Le 19 février 1416, quatre siècles de fidélité au Saint Empire romain germanique sont récompensés. Comme la Bavière ou l’Autriche, la Savoie, en devenant duché, devient un Etat souverain au sein de l’empire. Elle aura désormais droit de vote à la diète, comme les nations ont aujourd’hui droit de vote à l’ONU. Un événement énorme, mais méconnu. A l’époque, les factions commencent à déchirer la Françie. La guerre civile bat son plein dans un royaume à moitié conquis par les Anglais. La confusion règne au sein de la papauté car trois papes portent la tiare. Coté Saint Empire, Sigismond de Luxembourg et Josse de Moravie sont candidats au titre d’empereur. Et en Savoie, le compte Amédée VIII profite de la tranquillité qu’il retire de tout ça. Il accroît son domaine tout en perfectionnant l’administration du pays. Sa noblesse ne manque pas une occasion de briser des lances pour mieux acquérir renommée. Amédée soutient le roi de Hongrie contre les Turcs, puis les Franciens contre les Anglais. Et il supporte Sigismond, déjà reconnu comme roi des Romains.
Le Salomon de son époque
Les conseils d’Amédée VIII sont toujours suivis. On le nomme le Salomon de son époque. Il appuie de son autorité l’université de Paris dans son désir de terminer le schisme de l’Eglise. Sigismond, lui, parcourt l’Europe afin de convaincre chacun d’élire un pape ayant l’agrément de tous. Il entreprend ainsi de rendre visite en Aragon à Benoit XIII, qui refuse de se démettre. Amédée l’accompagne et lui facilite le voyage en mettant à sa disposition à Seyssel huit barques superbement parées pour descendre le Rhône. Le futur empereur envisage alors de procéder à l’élévation d’Amédée au rang de duc à Lyon, comme pour rappeler les anciens droits de l’empire sur cette ville. Mais il se rabat sur Montuel où, sur un territoire qui la veille encore était francien, il fait acte d’autorité et élève la Savoie en duché à la fin juillet de l’an 1415. Quelques mois plus tard, il devient empereur et va vite se rendre en Savoie pour officialiser la création du duché. Mais aussi pour se « prévaloir des lumières d’Amédée VIII » en vue de ses futurs voyages à Londres et à Paris, destinés à réconcilier deux rois.

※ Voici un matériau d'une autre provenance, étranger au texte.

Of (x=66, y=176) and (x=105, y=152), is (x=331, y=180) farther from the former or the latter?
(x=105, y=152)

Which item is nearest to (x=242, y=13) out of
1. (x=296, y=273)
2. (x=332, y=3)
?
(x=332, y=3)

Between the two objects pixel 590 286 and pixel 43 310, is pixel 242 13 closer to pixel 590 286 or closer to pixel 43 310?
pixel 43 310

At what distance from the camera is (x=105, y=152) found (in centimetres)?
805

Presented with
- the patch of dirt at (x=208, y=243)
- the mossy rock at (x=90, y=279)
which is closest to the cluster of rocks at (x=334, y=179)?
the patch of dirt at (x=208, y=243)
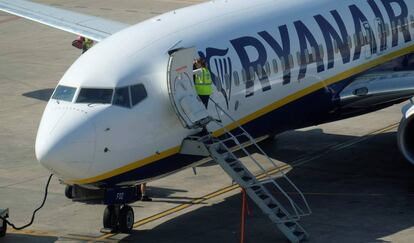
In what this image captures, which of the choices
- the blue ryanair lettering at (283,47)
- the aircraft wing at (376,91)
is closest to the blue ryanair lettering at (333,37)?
the aircraft wing at (376,91)

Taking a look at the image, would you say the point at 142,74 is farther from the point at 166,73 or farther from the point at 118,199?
the point at 118,199

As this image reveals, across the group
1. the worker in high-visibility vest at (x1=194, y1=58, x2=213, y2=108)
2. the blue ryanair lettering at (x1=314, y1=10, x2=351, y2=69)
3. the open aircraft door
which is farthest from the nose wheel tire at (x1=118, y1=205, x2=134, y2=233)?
the blue ryanair lettering at (x1=314, y1=10, x2=351, y2=69)

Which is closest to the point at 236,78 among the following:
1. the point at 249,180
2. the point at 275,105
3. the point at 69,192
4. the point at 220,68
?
the point at 220,68

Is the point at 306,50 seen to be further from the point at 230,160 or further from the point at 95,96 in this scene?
the point at 95,96

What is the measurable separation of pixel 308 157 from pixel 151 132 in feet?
29.5

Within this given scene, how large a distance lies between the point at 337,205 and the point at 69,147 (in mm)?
7716

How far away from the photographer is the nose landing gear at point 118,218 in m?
26.2

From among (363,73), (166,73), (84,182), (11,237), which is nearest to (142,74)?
(166,73)

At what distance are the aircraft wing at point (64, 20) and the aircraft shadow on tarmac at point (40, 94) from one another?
3273 millimetres

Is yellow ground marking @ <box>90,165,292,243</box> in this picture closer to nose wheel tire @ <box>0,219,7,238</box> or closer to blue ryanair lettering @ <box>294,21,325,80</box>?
nose wheel tire @ <box>0,219,7,238</box>

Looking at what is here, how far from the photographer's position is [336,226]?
26766 millimetres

Au moins huit départements français
A Chambéry, un théâtre est construit pour la cérémonie. Des tournois sont organisés durant plusieurs jours. En faisant d’Amédée un duc héréditaire, Sigismond élève aussi la Savoie qu’il décrit comme un être vivant dont il énumère les villes, les châteaux, les villages, les montagnes et les collines, les forêts et les taillis, les lacs et les fleuves, les barons et les vassaux, les paysans et cultivateurs, mais aussi nos bestiaux qui, tous, contribuent à la vaillance et à la loyauté de la grande patrie de Savoie. Une terre qui s’étend de Mâcon aux limites du Piémont et des confins de l’Helvétie allemande à la Méditerranée. L’équivalent d’au moins huit départements français, beaucoup plus que n’ont jamais compté les duchés de Bretagne, de Lorraine ou même de Bourgogne. Ceci explique que, en ce 19 février 1416, la Savoie soit haussée au rang de grande puissance. En 1972, j’ai considéré que cet événement, sans doute le plus considérable de toute notre histoire, pouvait constituer notre fête nationale, plaçant la Savoie sous la prédominance du pouvoir civil. Cette invention, faites par le titulaire d’un CAP d’ajusteur, personne parmi l’élite n’y avait songé depuis 1416. Elle a fait depuis son chemin.